RÉPUBLIQUE FRANÇAISE
AU NOM DU PEUPLE FRANÇAIS
COUR D’APPEL DE PARIS
PÔLE 4 CHAMBRE 1
ARRÊT DU 10 JANVIER 2025
ÉLÉMENTS D’IDENTIFICATION DE LA DÉCISION (N.B. : mention ne figurant pas sur l’original)
R.G. n° 23/08487 (9 pages). N° Portalis 35L7-V-B7H-CHS65. Décision déférée à la Cour : Jugement du 20 avril 2023 - Tribunal judiciaire hors JAF, JEX, JLD, J. EXPRO, JCP de PARIS - RG n° 20/07918.
APPELANTE :
SCI SR IMMOBILIER
immatriculée au RCS de Versailles sous le numéro XXX, prise en la personne de ses représentants légaux domiciliés en cette qualité audit siège [Adresse 2], [Localité 4], Représentée par Maître Olivier BERNABE, avocat au barreau de PARIS, toque : B0753 assistée de Maître Aurore FRANCELLE de l'AARPI ADONIS, avocat au barreau de PARIS, toque : C2444
INTIMÉ :
Monsieur X.
né le [date] à [Localité 6], [Adresse 5], [Localité 3], Représenté par Maître Sandra OHANA de l'AARPI OHANA ZERHAT CABINET D'AVOCATS, avocat au barreau de PARIS, toque : C1050 assisté de Maître Cyril BELLAICHE, avocat au barreau de PARIS, toque : G0050
COMPOSITION DE LA COUR : En application des dispositions des articles 805 et 907 du code de procédure civile, l'affaire a été débattue le 12 juin 2024, en audience publique, les avocats ne s'y étant pas opposé, devant Madame. Marie-Ange SENTUCQ, présidente de chambre, chargée du rapport.

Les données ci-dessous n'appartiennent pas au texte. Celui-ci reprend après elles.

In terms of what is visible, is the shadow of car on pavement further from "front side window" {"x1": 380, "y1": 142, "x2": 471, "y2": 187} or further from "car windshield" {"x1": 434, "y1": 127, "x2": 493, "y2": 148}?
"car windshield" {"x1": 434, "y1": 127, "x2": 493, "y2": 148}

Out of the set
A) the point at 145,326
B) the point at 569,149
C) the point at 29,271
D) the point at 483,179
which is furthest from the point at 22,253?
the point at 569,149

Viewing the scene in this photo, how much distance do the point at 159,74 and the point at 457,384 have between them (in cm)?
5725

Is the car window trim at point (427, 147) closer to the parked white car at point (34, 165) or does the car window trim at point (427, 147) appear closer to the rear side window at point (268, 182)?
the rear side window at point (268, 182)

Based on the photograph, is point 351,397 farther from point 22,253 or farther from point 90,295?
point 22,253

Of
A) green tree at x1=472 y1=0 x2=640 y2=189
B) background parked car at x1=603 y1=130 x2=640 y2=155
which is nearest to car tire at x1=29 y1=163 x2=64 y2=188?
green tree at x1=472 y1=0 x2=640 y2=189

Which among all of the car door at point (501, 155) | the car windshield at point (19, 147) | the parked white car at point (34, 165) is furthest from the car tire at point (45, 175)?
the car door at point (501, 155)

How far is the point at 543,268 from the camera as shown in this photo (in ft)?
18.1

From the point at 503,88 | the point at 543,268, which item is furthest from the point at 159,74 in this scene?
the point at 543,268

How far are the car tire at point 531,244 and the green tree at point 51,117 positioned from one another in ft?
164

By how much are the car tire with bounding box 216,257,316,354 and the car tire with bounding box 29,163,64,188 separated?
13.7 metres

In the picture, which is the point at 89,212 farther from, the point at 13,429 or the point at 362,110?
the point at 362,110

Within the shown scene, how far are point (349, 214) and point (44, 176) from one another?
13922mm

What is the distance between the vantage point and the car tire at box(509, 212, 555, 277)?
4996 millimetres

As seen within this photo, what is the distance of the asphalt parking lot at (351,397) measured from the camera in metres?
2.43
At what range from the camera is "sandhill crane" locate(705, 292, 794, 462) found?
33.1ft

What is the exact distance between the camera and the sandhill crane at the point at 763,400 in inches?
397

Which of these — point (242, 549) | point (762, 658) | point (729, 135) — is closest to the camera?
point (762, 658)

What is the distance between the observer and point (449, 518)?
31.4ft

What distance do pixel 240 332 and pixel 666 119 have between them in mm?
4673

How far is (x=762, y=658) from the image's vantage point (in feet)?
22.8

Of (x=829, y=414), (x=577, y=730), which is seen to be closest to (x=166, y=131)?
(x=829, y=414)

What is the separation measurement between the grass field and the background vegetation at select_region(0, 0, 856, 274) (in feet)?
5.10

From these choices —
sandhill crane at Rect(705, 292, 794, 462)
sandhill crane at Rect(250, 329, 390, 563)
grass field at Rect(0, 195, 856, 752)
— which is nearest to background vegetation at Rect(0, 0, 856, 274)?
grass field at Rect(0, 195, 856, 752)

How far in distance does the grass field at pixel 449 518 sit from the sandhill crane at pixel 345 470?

Ce magistrat a rendu compte des plaidoiries dans le délibéré de la cour, composée de : Marie-Ange SENTUCQ, présidente de chambre, Nathalie BRET, conseillère, Catherine GIRARD- ALEXANDRE, conseillère.
Greffier, lors des débats : Marylène BOGAERS.
ARRÊT : - contradictoire - par mise à disposition de l'arrêt au greffe de la Cour par mise à disposition de l'arrêt au greffe de la cour initialement prévue le 4 octobre 2024. Ultérieurement, ils ont été informés que la décision serait prorogée en dernier lieu le 10 janvier 2025, les parties en ayant été préalablement avisées dans les conditions prévues au deuxième alinéa de l'article 450 du code de procédure civile. - signé par Marie-Ange SENTUCQ, présidente de chambre et par Marylène BOGAERS, greffier, présent lors de la mise à disposition.
EXPOSÉ DU LITIGE (N.B. : mention ne figurant pas sur l’original)
FAITS ET PROCÉDURE :
Par acte authentique du 29 octobre 2019, la SCI SR IMMOBILIER a promis de vendre à M. X. les lots n°1001, 1002,1003, 1151 et 1152 d'un immeuble situé [Adresse 1] à Paris 12ème pour un prix de 750.000 euros.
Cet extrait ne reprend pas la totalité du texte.